Kochava Urges Judge In Massachusetts To Throw Out Privacy Class-Action

Mobile data broker Kochava is asking a federal judge to throw out a class-action complaint brought in Massachusetts over claims that the company discloses smartphone users' locations.

In papers filed late last week, Kochava, based in Sandpoint, Idaho, argues that the case shouldn't proceed for several reasons -- including that the company lacks “significant” connections to Massachusetts, and that the user who sued can't establish she was harmed by the alleged geolocation tracking.

Kochava “does not have continuous and systematic contacts in Massachusetts,” the company writes in papers filed with U.S. District Court Judge Indira Talwani in Boston.

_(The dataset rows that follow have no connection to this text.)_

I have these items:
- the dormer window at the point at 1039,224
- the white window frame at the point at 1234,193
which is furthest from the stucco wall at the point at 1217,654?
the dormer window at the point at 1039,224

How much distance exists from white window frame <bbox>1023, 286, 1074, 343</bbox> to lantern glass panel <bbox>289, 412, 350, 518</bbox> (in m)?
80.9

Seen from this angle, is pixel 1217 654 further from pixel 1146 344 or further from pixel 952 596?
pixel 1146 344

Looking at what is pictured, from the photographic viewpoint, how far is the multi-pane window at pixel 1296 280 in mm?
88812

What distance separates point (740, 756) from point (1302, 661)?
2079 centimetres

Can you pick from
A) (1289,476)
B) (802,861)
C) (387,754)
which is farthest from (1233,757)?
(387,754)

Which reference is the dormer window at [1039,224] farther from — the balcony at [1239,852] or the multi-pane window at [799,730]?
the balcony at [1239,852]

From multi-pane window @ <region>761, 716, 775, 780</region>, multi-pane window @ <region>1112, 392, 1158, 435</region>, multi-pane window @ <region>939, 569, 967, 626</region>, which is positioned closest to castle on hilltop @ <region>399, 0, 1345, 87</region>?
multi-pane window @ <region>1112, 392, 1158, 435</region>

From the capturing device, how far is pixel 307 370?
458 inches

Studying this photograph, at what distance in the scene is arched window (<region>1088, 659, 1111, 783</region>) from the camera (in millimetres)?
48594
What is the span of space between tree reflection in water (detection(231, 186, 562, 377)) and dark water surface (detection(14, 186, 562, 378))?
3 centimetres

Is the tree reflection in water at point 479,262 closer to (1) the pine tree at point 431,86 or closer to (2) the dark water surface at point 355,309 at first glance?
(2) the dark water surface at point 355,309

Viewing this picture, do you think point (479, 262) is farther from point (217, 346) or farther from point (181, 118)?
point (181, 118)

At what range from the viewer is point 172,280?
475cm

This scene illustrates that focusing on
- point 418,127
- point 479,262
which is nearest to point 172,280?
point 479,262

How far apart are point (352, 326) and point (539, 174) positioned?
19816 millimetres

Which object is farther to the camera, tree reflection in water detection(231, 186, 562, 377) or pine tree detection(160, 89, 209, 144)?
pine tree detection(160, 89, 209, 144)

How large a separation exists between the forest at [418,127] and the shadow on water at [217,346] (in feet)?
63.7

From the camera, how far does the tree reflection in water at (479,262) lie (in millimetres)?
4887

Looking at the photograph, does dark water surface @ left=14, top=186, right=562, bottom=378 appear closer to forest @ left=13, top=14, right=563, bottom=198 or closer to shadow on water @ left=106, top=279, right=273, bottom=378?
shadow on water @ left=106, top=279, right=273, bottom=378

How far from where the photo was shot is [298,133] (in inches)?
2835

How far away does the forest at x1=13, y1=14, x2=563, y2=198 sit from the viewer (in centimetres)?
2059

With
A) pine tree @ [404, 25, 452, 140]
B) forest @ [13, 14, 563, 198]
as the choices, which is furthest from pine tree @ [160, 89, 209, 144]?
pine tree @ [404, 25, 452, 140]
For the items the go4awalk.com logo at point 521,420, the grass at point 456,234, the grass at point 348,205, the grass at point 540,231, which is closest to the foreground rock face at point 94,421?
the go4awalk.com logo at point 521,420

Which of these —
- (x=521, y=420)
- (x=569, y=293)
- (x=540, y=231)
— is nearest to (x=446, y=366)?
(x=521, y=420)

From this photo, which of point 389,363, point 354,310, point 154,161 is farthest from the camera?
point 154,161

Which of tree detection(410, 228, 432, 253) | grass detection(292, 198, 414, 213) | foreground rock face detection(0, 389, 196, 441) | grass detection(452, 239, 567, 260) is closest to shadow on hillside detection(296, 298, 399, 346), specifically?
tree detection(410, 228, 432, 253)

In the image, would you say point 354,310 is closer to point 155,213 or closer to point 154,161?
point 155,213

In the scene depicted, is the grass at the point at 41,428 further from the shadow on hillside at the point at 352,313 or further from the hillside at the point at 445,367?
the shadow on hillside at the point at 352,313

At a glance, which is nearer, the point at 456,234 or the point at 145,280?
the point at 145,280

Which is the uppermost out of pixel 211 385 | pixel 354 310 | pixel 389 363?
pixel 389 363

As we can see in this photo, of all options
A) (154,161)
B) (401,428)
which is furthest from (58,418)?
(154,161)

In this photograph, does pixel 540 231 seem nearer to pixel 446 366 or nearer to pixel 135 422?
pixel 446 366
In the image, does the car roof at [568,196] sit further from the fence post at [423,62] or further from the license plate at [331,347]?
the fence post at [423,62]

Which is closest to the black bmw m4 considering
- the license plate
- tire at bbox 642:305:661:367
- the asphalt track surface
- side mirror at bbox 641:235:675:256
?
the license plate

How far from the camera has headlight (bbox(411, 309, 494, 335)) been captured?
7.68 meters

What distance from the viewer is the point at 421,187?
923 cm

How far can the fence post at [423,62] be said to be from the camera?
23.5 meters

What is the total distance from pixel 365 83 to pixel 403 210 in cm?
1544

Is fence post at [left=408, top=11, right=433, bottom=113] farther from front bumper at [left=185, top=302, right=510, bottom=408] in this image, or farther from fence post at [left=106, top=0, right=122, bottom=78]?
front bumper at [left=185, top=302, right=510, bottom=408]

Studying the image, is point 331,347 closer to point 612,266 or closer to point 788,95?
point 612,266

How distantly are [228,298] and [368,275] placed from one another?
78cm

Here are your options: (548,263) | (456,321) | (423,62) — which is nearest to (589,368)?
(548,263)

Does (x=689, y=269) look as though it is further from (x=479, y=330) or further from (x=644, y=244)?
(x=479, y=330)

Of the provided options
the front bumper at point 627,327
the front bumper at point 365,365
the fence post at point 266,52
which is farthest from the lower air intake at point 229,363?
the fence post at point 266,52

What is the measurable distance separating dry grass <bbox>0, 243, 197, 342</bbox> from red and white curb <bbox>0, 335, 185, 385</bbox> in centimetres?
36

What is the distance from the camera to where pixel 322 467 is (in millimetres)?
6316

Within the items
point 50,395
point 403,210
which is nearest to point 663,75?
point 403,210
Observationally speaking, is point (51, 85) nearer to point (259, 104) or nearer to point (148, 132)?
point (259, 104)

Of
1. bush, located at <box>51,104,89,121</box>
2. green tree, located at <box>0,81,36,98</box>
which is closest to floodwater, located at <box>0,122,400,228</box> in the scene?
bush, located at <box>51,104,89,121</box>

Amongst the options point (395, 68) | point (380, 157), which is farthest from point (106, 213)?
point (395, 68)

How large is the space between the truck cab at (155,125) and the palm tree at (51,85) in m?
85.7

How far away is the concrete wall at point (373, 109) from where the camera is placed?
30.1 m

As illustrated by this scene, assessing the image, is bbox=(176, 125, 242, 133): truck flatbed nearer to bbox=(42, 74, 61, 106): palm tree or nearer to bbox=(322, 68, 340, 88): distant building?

Kochava adds that it doesn't have a corporate mailing address in Massachusetts, and that it doesn't currently have any personnel in the state, and that only five of its 170 employees previously worked in Massachusetts.

The data broker also says that Julie Maattala, who filed the complaint, “has not suffered any injury, much less one that occurred in Massachusetts or caused by Kochava by conduct committed or directed here.”

Maattala does not allege “that unknown third parties tracked her to sensitive locations,” the company writes.

Kochava's argument comes in response to a lawsuit initially brought by Maattala in September, and revised last month. She alleges that the company obtains and sells precise location data that originates with mobile apps, in violation of a Massachusetts consumer protection law that prohibits unfair or deceptive business practices.

Maattala's lawsuit, like a separate class-action complaint brought against Kochava in California, came soon after the Federal Trade Commission sued the company for allegedly selling consumers' precise location data.

The FTC specifically alleged in its complaint that Kochava sells “timestamped latitude and longitude coordinates showing the location of mobile devices,” as well as mobile advertising IDs -- unique identifiers that persist, unless consumers reset them. While the mobile advertising identifiers are pseudonymous, the FTC alleged that they can reveal people's actual identities. For example, the FTC said, some data brokers say they can match mobile identifiers with names and physical addresses.

Kochava -- which is separately fighting the FTC's case and the California lawsuit -- has repeatedly argued its latitude and longitude coordinates don't in themselves identify anyone.

The company reiterates that contention in the papers it filed late last week in Boston.

“Kochava’s collection of raw latitude/longitude data is not egregious or extreme conduct; latitude/longitude coordinates are data points which, without more, do not uniquely identify end users,” the company writes.

Kochava also argues that its data comes from app developers who only obtain the geoinformation if consumers consent to share it.

“Plaintiff incurred a benefit for allowing access to her geo data,” Kochava writes. “Plaintiff received a benefit because she enjoyed the use of the mobile application in exchange for her consent.”